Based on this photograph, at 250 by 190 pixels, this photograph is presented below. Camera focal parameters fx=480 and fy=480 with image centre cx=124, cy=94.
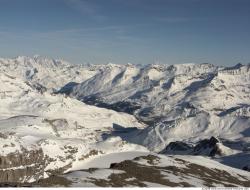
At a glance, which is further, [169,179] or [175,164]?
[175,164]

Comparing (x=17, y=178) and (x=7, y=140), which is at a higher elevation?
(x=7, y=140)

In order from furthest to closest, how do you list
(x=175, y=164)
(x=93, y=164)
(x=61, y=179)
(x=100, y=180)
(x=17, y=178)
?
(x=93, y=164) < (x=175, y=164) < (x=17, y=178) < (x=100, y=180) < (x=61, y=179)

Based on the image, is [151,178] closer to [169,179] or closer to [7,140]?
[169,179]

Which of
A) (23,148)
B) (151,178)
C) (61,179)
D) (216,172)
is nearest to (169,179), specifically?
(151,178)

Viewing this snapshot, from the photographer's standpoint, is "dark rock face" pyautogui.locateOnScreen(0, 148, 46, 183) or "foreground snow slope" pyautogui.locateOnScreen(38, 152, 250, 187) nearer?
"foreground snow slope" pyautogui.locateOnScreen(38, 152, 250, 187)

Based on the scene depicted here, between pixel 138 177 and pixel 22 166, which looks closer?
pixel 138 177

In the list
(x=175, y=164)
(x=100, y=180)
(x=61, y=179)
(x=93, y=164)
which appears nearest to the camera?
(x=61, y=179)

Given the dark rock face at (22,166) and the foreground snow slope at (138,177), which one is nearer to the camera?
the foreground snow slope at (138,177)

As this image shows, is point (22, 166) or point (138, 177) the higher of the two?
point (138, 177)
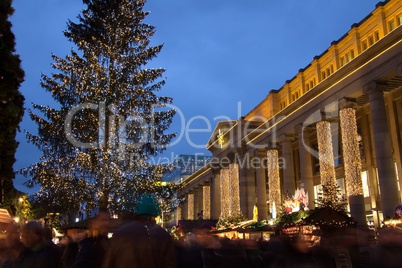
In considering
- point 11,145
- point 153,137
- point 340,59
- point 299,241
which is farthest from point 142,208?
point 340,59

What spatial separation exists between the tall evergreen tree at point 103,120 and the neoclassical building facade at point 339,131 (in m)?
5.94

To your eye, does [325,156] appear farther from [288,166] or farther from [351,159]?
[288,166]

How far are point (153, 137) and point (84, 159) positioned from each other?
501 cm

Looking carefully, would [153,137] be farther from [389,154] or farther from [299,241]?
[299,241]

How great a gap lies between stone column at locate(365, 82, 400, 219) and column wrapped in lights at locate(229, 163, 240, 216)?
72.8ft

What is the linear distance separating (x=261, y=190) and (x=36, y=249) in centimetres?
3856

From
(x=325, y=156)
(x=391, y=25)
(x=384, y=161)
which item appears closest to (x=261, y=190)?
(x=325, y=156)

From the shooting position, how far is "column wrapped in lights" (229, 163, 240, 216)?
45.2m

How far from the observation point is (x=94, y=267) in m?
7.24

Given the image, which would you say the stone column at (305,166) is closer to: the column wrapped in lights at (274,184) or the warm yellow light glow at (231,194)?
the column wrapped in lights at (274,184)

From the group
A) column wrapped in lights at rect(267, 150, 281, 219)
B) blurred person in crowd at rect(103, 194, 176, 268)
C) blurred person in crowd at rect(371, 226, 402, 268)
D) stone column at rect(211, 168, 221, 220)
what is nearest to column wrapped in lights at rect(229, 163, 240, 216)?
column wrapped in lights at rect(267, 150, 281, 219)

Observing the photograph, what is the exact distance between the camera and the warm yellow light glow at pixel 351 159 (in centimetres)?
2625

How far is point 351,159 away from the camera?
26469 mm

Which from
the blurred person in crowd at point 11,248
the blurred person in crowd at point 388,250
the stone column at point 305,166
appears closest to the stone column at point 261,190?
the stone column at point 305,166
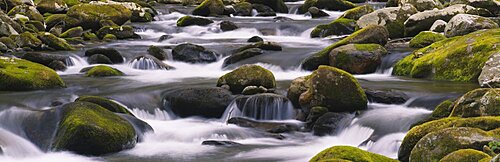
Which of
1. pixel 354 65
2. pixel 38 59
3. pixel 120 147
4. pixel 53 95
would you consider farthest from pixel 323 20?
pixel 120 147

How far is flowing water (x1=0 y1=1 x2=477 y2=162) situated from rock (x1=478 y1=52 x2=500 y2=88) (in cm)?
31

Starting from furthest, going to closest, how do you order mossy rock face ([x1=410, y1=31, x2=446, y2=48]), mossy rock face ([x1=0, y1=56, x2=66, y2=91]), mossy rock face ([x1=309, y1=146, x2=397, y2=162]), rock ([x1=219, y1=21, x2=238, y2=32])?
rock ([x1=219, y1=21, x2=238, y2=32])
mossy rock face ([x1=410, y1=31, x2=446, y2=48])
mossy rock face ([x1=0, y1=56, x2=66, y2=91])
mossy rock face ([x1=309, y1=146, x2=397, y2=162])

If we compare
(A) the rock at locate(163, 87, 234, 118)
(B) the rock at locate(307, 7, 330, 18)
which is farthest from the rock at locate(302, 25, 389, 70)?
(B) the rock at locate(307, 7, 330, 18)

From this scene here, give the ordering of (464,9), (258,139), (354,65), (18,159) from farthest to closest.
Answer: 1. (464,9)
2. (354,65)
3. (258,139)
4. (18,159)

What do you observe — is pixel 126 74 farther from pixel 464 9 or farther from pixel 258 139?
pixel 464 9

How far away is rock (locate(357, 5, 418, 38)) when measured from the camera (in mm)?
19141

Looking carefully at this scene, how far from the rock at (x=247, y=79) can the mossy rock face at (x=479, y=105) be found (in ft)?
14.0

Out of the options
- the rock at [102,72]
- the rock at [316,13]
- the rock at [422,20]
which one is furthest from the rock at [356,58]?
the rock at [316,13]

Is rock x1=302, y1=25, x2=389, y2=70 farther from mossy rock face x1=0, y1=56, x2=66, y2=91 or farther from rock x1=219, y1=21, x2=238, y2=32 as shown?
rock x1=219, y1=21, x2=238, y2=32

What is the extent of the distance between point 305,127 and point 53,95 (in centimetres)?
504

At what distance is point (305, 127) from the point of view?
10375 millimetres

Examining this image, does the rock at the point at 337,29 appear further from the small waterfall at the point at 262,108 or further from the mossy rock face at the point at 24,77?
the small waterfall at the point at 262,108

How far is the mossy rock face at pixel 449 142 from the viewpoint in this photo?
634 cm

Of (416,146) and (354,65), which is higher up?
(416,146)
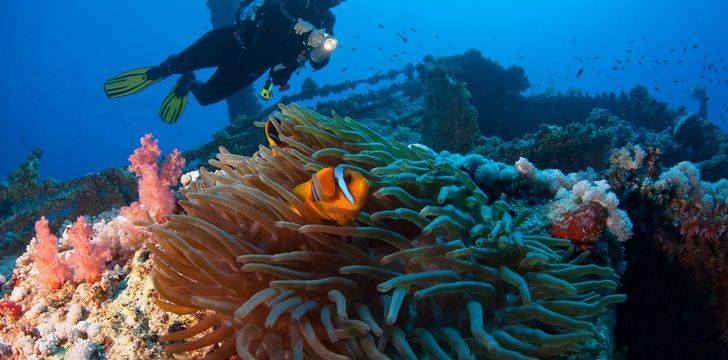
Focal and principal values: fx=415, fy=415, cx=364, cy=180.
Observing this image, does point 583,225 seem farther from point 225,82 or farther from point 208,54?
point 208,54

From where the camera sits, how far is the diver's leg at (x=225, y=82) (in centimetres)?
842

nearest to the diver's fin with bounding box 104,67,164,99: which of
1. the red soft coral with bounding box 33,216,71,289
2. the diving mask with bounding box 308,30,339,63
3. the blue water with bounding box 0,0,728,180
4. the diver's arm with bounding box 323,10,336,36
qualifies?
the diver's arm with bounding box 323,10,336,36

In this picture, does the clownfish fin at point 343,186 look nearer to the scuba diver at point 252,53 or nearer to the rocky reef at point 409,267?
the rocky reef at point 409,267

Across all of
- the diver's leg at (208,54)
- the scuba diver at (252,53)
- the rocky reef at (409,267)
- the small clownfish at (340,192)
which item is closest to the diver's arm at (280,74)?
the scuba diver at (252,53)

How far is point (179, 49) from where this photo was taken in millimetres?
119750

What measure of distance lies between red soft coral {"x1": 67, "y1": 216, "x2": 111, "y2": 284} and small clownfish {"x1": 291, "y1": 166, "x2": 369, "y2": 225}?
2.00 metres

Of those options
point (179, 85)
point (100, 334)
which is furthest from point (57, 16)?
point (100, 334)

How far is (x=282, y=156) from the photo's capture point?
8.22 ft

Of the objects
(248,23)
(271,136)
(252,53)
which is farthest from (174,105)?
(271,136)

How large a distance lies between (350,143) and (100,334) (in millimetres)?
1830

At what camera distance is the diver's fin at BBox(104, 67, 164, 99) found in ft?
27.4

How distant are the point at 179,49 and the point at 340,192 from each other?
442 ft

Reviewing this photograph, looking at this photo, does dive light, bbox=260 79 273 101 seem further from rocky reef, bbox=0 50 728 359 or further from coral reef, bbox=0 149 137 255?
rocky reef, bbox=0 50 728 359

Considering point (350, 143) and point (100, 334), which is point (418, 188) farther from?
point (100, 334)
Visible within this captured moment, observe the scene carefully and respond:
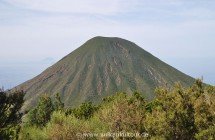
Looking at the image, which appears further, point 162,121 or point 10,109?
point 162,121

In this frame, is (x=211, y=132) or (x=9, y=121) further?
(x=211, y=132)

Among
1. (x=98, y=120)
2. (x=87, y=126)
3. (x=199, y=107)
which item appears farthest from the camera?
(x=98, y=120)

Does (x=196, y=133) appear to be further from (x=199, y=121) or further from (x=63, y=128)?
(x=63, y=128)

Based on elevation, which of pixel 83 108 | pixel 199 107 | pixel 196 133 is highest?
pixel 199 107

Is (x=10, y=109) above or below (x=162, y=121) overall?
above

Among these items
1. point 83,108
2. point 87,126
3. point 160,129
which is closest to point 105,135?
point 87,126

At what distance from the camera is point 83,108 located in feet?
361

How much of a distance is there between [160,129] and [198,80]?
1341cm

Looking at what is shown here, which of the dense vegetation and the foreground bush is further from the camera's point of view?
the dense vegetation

※ ※ ※

Problem to work on:
Return, character for character, the lines of the listing above, starting with the line that contains "Is (x=10, y=109)" and continuing through the final line of the listing.

Result of this exercise:
Is (x=10, y=109) above or below (x=162, y=121) overall?
above

Among these items
1. point 83,108
2. point 87,126
3. point 160,129
which is closest to point 105,135?
point 87,126

At what distance from the camera is point 83,108 located in feet?
361

How much of a distance is there between [160,129] and [198,80]?
1341cm

Looking at what is shown here, which of the dense vegetation and the foreground bush is further from the camera's point of view?
the dense vegetation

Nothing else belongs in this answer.